HOW TO COMPLETE THIS TASK |
Here is a listing, set out below; repeat its lines from the one with "Originale bague toi" to the last, both included, and leave out the pictures.

DATA RECORDS |
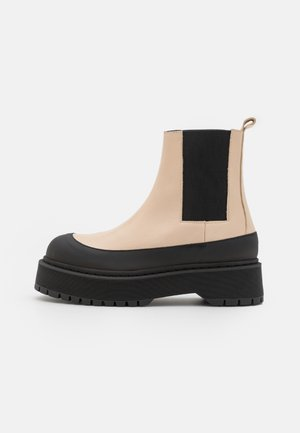 KILAS - Platform ankle boots - wood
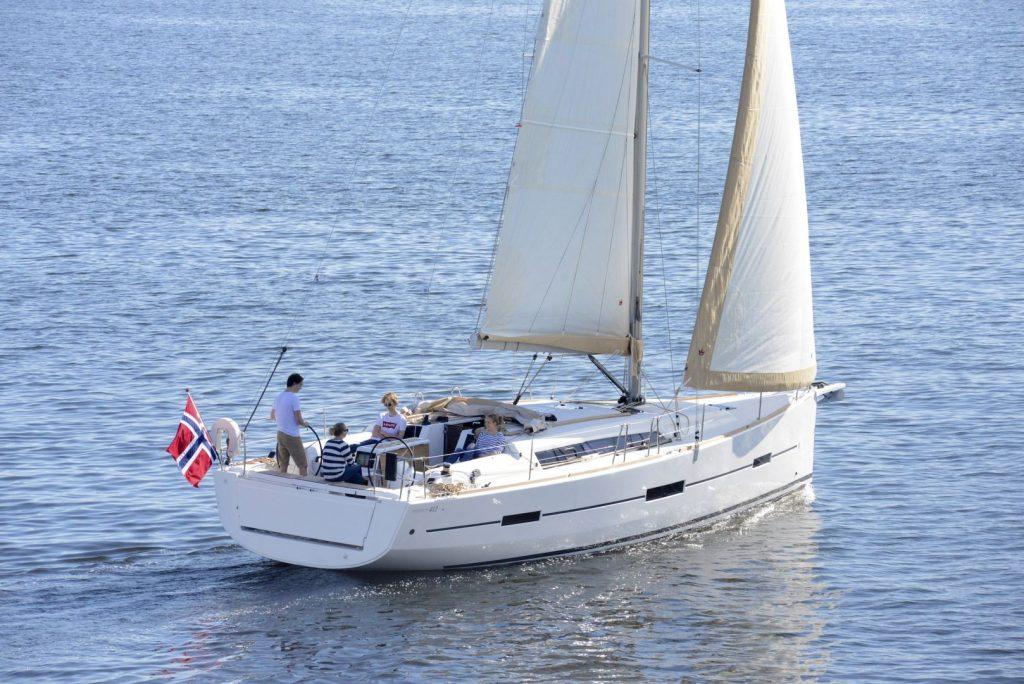 Navalia - Imbarcazione Dufour 412 5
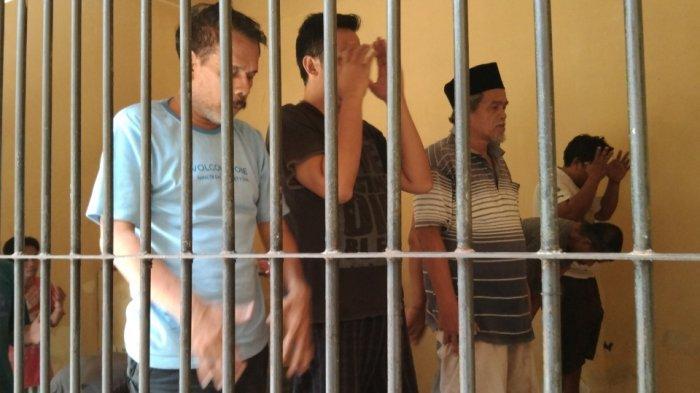 Suka Duka Tahanan Polrestabes Semarang, Jalankan Ibadah Ramadhan dari Balik Jeruji Besi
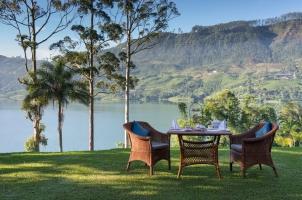 Ceylon Tea Trails - Tea on the lawn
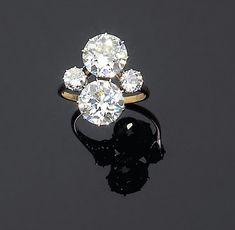 Originale bague toi et moi ornée de deux diamants brillantés en chaton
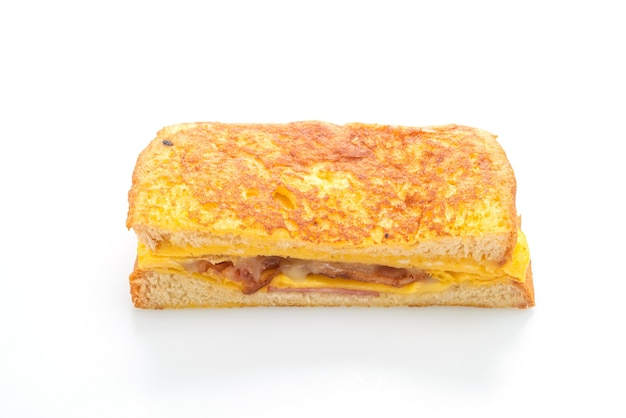 고립 된 계란 프렌치 토스트 햄 베이컨 치즈 샌드위치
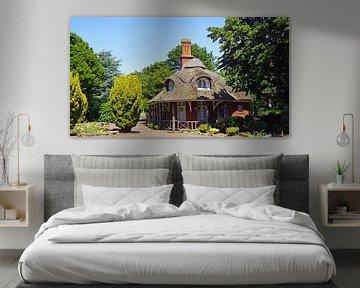 Gebouw met rode klinkers en rieten dak van Babetts Bildergalerie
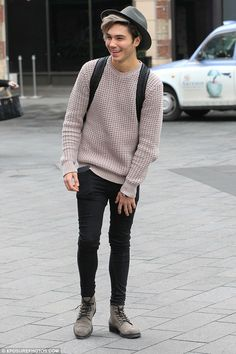 | EX UNION J STAR GEORGE SHELLEY GOES BACK TO WORK AT COSTA COFFEE ! | http://www.boybands.co.uk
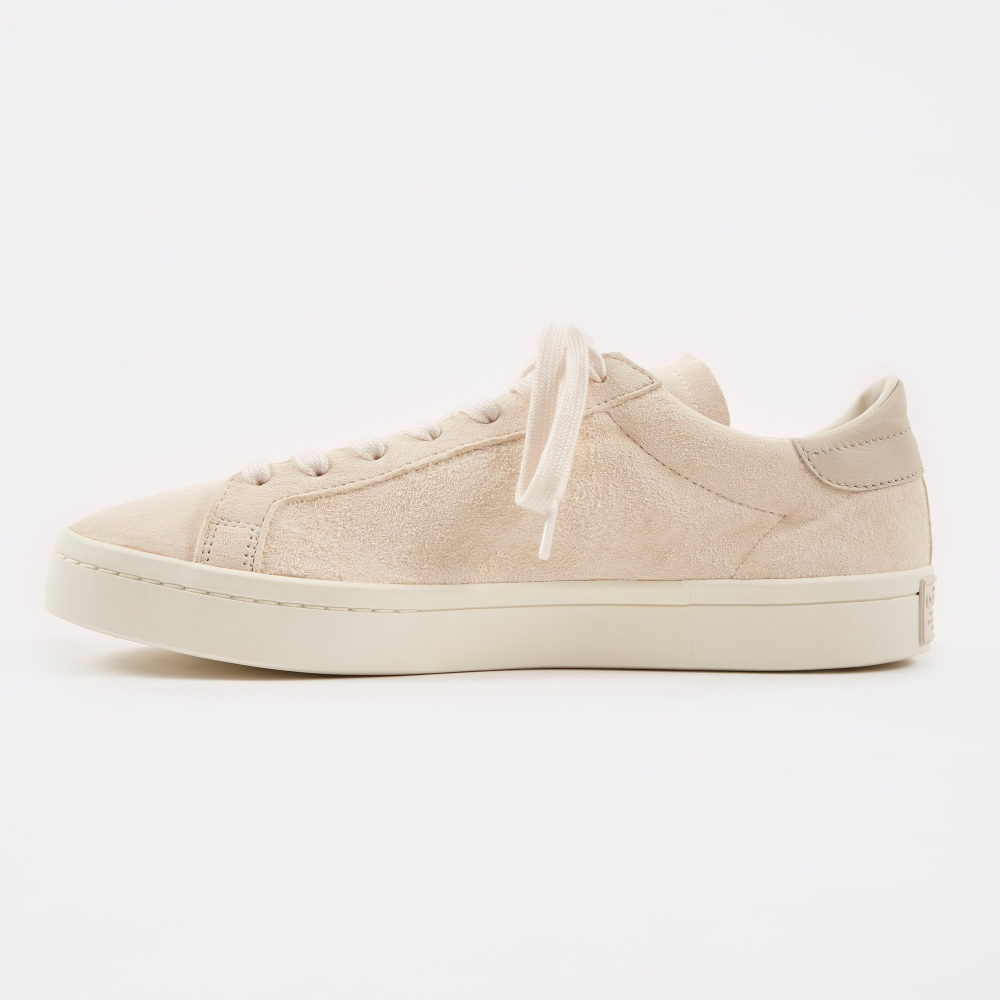 the latest 48d3c 9df01 Adidas Court Vantage - Clear BrownChalk White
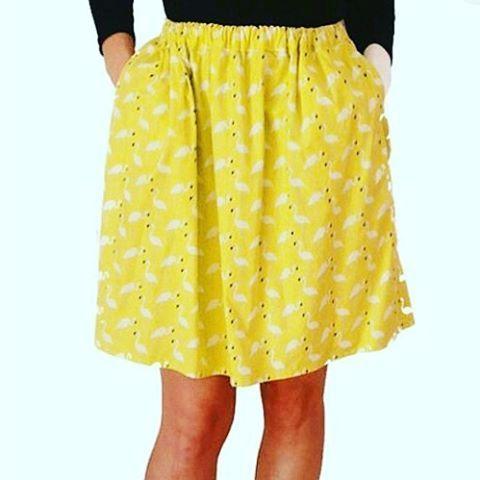 I'ES gonna fenicotteri con elastico in vita  e tasche #giallo #acido www.iesmode.com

YOUR SOLUTION |
 Originale bague toi et moi ornée de deux diamants brillantés en chaton
 고립 된 계란 프렌치 토스트 햄 베이컨 치즈 샌드위치
 Gebouw met rode klinkers en rieten dak van Babetts Bildergalerie
 | EX UNION J STAR GEORGE SHELLEY GOES BACK TO WORK AT COSTA COFFEE ! | http://www.boybands.co.uk
 the latest 48d3c 9df01 Adidas Court Vantage - Clear BrownChalk White
 I'ES gonna fenicotteri con elastico in vita  e tasche #giallo #acido www.iesmode.com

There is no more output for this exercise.